Setelah menghabiskan waktu setengah jam hanya untuk membasuh tubuh lengketku, aku pun menuju lemari kecil yang menyimpan sebagian baju gantiku. Aku amati isinya, benar-benar menyedihkan. Tak ada satupun yang cocok untuk ku kenakan dalam momen paling bersejarah dalam hidupku. Berkali-kali aku mencoba beberapa kemeja namun belum ada satupun yang cocok.



Akhirnya pilihanku jatuh pada kemeja yang menyerupai bajo koko, berwarna putih yang ada di dasar lemari. Aku mengamati penampilanku lewat sebuah cermin kecil yang menggantung di kamar mandi. Lumayan. Ah, kurasa aku harus menaburkan sedikit bedak di wajahku agar menyamarkan rona pucat yang masih membayang di sana. Tapi, di mana aku dapat menemukan benda itu?



Setelah tak menemukan benda yang ku cari, akhirnya aku memutuskan bahwa aku akan menghadapinya dengan penampilan seperti ini. Pipi cekung, mata sendu, dan raut wajah pucat. Benar-benar menggambarkan seorang pasien rumah sakit. Setelah membasuh wajahku sekali lagi agar terlihat lebih segar, aku memutuskan untuk menunggunya di kamar dengan menyaksikan kegiatan di seputar taman luar yang terpantul lewat jendela kaca kamarku.



“Aah... Aku harus siap. Now or Never.”



###



Satu jam kemudian, kami tiba di rumah sakit. Setelah memastikan motorku aman di tempat parkir. Aku mengajak Aura ke suatu tempat di sekitar taman rumah sakit. Aku memilih sebuah bangku panjang yang ada di bawah sebuah pohon angsana. Di depannya tersaji berbagai kumpulan bunga yang menarik bagi kupu-kupu.



“Kenapa kita malah ke sini kak?” tanya Aura heran.



“Udah, duduk dulu di sini.” Jawabku singkat, seraya menjatuhkan tubuhku di bangku tersebut, ku lihat ia dengan ragu mengikuti jejakku.



“Kenapa kita nggak langsung masuk aja sih kak?” tanyanya heran, aku yakin dia sudah tak sabar untuk bertemu dengan Ksatria. Tapi, aku harus menahannya sebelum ia benar-benar siap untuk bertemu dengannya.



“Bukannya waktu itu gue udah pernah bilang. Sebelum lo ketemu dia lo harus nyiapin mental sama hati lo.” kataku memulai.



Dia hanya menganggukkan kepalanya sebagai jawabannya.
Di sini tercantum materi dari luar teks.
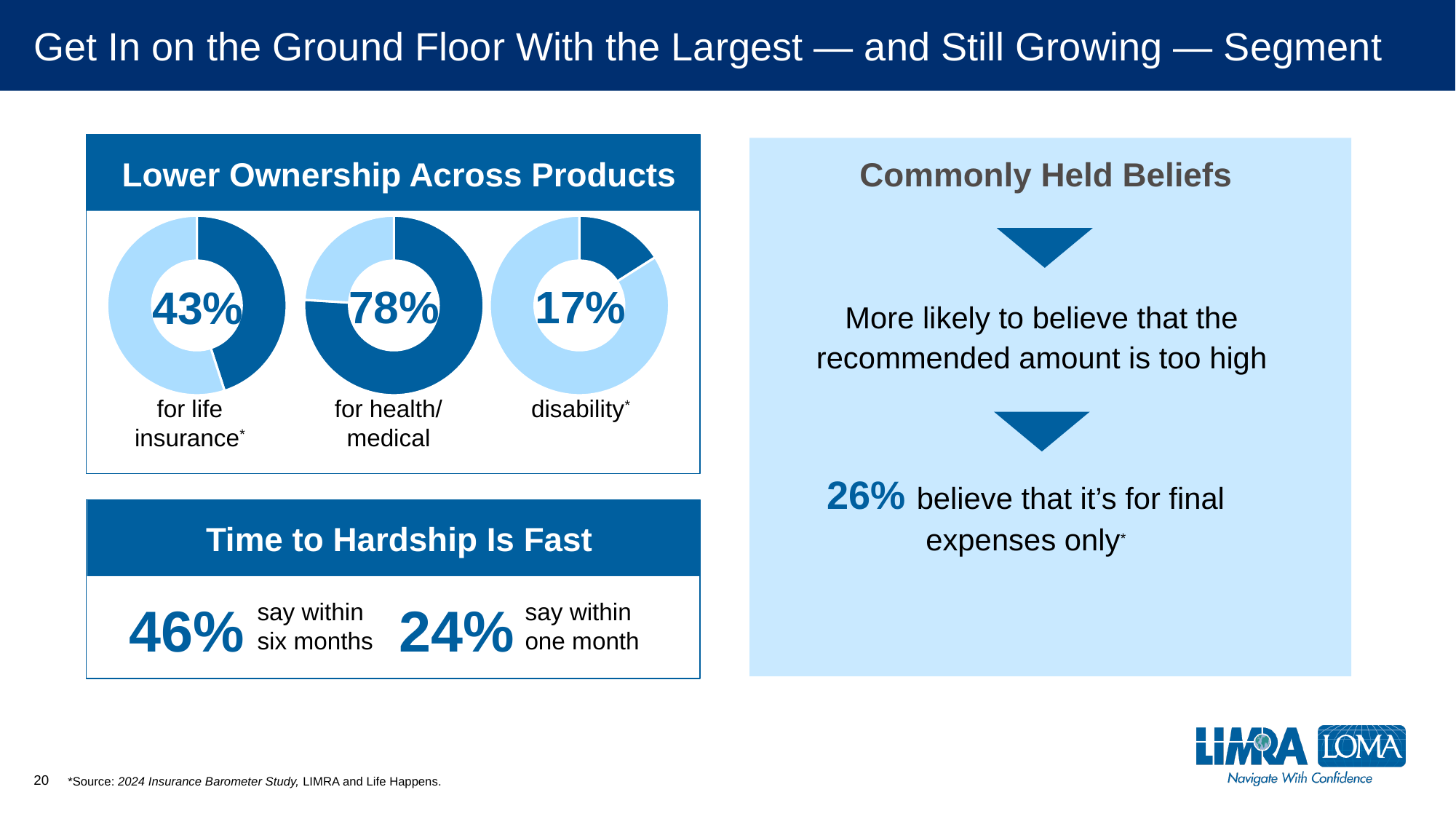
What is the title of the box containing the three donut charts? Lower Ownership Across Products In the "Lower Ownership Across Products" charts, what percentage is shown for life insurance? 43% Among the three "Lower Ownership Across Products" donut charts, which product has the lowest percentage? Disability In the "Lower Ownership Across Products" charts, which is larger: the percentage for life insurance or the percentage for disability? Life insurance In the "Lower Ownership Across Products" charts, what percentage is shown for disability? 17% In the "Lower Ownership Across Products" charts, what percentage is shown for health/medical? 78% Among the three "Lower Ownership Across Products" donut charts, which product has the highest percentage? Health/medical What kind of charts are shown under the heading "Lower Ownership Across Products"? Donut (pie) charts In the "Lower Ownership Across Products" charts, what is the difference in percentage points between health/medical and life insurance? 35 percentage points In the "Lower Ownership Across Products" charts, what is the difference in percentage points between life insurance and disability? 26 percentage points How many donut charts are shown under "Lower Ownership Across Products"? 3 In the "Lower Ownership Across Products" charts, is the percentage for life insurance greater or less than 50%? less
“Apa seakarang lo udah siap?” tanyaku memastikan.



“Ya.” Jawabnya tegas.



Aku menghela napas panjang sebelum memulai menjelaskan sebuah fakta yang selama ini ia sembunyikan darinya. “Apa yang pengen lo tau dari Ksatria?” tanyaku memancing.



“Yang dari dulu pengen gue tau Cuma satu. Alesannya dia kenapa gue nggak boleh deket sama dia.” Jawab Aura mantap.



“Alesannya Cuma satu. Karena umurnya nggak panjang, makanya dia nggak mau lo deket sama dia.” Jawabku pelan.



“Nggak panjang itu maksudnya apa, kak!? Dari mana lo tau dia nggak berumur panjang!? Lo jangan ngeduluin Tuhan deh kak!” protesnya dengan nada tak terima.



“Gue serius Ra. Dan gue nggak mencoba buat ngeduluin kuasa Tuhan. Ksatria udah divonis nggak akan bisa bertahan lewat dari 20 tahun.” Jawabku tegas.